Главный врач поморщился и демонстративно отвернулся.
— Кто такой? — поинтересовался Данилов.
— Слава Маркелов, фельдшер со «Скорой», — ответил Евлампиев. — Антипод Дуркина.
— Почему?
— Сейчас увидите…
Отстояв свое право на выступление, Слава Маркелов поднял руку, призывая зал к тишине. Зал замолчал. Монаковские зрители были дисциплинированными. Маркелов ударил рукой по струнам и выдал:
Я родился в Монаково,
Здесь все тупо, бестолково,
Погулял — не погулял,
Полздоровья потерял.
А другая половина
Пролетела как-то мимо.
Не родитесь в Монаково.
Монаково — беспонтово…
— Действительно, антипод, — согласился Данилов. — Откуда такая нелюбовь к родному городу?
— Славе здесь скучно и бедно, он хочет уехать в Москву, — Евлампиев усмехнулся, словно давая понять, что в подобном желании нет ничего необычного, — а его жена, школьная учительница математики, наотрез отказывается покидать Монаково. Не хочет мыкаться на съемных квартирах, и вообще…

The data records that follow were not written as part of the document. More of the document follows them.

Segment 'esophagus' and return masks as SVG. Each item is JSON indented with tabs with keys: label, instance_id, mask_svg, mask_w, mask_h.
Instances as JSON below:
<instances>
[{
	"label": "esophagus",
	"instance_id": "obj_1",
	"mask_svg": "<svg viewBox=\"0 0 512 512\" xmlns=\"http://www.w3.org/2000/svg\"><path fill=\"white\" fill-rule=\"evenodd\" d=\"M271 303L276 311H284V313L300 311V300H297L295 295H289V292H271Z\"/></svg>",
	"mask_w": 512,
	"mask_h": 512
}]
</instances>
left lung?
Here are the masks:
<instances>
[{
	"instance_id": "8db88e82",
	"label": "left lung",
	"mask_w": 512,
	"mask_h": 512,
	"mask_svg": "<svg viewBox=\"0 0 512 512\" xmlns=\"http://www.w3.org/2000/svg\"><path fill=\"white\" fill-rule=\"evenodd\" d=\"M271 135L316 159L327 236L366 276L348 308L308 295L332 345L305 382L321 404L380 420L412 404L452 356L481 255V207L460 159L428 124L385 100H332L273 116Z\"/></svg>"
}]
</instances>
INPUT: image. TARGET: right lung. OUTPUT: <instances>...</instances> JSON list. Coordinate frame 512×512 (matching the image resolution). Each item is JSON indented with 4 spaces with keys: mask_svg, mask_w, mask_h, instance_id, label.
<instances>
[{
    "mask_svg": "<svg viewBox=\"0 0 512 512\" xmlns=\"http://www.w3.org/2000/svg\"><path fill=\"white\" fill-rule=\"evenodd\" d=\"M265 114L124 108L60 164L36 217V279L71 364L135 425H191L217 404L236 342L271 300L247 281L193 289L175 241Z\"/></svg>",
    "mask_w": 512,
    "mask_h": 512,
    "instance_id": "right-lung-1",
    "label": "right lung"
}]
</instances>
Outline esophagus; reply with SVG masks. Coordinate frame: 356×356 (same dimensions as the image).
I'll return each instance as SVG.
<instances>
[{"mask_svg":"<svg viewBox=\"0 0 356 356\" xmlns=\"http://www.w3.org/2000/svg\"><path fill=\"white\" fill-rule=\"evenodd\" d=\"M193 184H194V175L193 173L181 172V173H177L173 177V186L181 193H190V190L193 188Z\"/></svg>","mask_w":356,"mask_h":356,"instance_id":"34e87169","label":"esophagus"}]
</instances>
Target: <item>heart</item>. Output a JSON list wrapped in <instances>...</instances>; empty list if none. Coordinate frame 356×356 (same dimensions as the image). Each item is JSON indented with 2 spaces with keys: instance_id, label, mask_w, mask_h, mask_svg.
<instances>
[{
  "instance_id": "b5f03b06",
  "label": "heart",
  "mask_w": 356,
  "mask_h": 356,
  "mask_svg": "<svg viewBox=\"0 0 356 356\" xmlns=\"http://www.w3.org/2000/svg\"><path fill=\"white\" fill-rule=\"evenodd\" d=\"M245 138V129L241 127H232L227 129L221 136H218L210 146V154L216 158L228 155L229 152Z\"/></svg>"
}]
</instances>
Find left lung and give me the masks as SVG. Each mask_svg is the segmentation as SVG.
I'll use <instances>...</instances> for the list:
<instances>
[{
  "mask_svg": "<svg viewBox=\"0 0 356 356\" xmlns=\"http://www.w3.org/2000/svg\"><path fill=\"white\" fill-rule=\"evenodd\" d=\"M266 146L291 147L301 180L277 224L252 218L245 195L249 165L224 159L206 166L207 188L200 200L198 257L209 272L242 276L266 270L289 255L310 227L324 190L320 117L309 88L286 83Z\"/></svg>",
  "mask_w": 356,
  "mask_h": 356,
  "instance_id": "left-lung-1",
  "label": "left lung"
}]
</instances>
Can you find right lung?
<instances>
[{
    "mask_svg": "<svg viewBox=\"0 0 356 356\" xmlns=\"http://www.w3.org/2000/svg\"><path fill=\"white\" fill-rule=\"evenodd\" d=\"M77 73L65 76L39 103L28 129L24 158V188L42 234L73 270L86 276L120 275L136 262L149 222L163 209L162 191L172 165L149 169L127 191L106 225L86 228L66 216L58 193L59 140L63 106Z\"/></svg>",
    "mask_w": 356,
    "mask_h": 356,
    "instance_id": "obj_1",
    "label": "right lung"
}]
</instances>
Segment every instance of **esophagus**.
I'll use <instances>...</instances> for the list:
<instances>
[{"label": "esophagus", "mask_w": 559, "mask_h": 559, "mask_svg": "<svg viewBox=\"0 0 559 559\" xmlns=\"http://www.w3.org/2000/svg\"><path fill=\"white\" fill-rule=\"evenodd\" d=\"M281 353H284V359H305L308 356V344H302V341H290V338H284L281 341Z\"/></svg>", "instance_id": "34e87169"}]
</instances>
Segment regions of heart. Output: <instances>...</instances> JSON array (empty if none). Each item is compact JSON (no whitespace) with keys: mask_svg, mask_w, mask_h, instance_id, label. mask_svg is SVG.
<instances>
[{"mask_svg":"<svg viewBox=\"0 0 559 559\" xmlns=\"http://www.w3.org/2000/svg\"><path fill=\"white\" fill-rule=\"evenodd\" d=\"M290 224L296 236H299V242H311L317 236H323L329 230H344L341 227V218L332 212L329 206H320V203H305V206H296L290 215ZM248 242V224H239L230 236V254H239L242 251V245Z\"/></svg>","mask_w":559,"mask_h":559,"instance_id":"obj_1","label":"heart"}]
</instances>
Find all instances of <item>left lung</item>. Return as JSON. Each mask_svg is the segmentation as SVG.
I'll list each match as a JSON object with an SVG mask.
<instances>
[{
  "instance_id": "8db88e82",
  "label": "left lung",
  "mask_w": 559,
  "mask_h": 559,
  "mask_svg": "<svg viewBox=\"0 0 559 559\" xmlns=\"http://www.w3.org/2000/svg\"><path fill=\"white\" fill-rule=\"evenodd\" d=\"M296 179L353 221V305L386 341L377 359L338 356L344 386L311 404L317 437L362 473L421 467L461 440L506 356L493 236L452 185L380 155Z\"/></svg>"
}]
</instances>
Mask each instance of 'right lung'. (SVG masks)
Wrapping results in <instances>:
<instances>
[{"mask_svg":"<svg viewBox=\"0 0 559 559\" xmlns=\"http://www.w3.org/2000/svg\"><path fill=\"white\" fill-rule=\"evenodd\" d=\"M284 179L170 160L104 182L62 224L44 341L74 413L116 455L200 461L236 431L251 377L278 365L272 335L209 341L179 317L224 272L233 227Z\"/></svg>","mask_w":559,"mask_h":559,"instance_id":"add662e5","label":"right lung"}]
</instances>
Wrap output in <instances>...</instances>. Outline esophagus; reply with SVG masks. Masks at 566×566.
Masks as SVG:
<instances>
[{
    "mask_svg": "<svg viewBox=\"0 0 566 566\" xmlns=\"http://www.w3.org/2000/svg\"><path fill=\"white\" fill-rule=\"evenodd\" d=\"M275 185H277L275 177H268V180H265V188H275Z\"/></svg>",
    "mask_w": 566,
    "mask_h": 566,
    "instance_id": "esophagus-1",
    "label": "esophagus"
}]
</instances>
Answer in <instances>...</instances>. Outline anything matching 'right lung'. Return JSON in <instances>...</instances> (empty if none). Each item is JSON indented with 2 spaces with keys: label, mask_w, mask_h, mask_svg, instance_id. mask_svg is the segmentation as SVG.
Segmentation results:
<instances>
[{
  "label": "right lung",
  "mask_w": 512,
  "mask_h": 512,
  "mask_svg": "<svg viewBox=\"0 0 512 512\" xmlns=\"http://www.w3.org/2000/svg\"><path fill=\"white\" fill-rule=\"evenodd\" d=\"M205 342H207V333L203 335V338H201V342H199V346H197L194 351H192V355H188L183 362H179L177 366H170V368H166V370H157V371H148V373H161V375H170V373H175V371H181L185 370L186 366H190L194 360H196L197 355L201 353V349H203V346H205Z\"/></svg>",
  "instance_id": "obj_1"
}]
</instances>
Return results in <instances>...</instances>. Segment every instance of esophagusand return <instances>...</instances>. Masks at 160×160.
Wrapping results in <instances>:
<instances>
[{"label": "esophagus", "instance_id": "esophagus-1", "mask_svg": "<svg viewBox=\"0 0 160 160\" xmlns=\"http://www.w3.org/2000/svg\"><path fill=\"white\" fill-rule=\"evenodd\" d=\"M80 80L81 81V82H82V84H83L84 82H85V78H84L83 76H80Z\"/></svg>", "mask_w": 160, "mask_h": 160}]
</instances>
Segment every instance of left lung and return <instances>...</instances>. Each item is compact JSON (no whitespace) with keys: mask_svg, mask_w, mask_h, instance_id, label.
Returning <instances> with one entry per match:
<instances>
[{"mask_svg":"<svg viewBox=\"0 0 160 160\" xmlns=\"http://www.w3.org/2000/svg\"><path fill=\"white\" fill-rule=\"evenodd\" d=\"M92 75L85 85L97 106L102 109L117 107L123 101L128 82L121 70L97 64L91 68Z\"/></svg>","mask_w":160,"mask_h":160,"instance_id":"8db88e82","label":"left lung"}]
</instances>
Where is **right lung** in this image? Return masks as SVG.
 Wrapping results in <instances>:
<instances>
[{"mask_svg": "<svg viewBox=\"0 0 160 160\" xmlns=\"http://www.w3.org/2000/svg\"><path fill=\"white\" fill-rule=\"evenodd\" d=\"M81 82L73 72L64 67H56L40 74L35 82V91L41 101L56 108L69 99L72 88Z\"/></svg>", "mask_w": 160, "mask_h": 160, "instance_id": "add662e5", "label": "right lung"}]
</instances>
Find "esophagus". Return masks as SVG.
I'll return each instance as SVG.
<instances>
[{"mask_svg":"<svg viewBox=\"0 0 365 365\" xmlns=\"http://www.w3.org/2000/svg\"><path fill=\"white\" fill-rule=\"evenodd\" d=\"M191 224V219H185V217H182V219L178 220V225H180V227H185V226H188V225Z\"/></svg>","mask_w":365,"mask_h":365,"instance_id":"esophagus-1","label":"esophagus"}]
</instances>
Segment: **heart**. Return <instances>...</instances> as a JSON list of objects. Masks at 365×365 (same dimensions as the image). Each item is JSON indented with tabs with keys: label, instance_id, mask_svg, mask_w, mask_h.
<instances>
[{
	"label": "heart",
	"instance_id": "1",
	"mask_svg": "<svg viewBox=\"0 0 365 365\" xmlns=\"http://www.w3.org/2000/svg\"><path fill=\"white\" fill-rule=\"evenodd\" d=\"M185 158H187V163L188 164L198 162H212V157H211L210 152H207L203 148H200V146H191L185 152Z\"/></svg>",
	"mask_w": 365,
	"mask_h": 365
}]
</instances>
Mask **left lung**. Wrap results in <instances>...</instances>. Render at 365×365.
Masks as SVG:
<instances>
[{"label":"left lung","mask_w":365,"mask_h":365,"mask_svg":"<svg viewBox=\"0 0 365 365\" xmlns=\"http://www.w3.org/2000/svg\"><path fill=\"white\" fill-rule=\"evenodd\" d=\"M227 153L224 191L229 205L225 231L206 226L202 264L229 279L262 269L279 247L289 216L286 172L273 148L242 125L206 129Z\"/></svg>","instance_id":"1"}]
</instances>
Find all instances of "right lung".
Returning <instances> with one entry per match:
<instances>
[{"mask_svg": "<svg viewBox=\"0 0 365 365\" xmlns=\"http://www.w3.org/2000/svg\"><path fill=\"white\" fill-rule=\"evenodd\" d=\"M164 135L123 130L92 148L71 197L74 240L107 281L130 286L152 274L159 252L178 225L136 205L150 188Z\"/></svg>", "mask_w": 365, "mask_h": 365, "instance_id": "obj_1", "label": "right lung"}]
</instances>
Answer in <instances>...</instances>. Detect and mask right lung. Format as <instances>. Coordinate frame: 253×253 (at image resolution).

Что вообще, Евлампиев пояснять не стал. Сюда могло войти многое — начиная от страха потерять мужа в городе, полном соблазнов, до нежелания тратить по три часа в день на дорогу на работу и обратно:
Не живите в Монаково,
Монаково — бестолково.
Монаково — полный аут.
Это даже дети знают!
Никто из слушателей не пытался перебить певца или согнать его со сцены. Президиум сидел с печатью отрешенности на лицах, — «нас это не касается», а зал слушал, улыбался, некоторые даже тихонько подпевали:
Мона-мона-монаково —
Не хочу я знать такого!
Монаково, Монаково —
Счастья нету никакого!
Закончив петь, Маркелов боевито потряс в воздухе гитарой, совсем как какой-нибудь абориген копьем, и сошел со сцены. Хлопали ему не так рьяно, как предшественнику: подавляющее большинство монаковцев все же были патриотами родного города, который сегодня отмечал юбилей.
На сцену поднялась тощая, нескладная и невзрачная женщина 40–45 лет. Ничего выдающегося, кроме носа, в ее облике не было.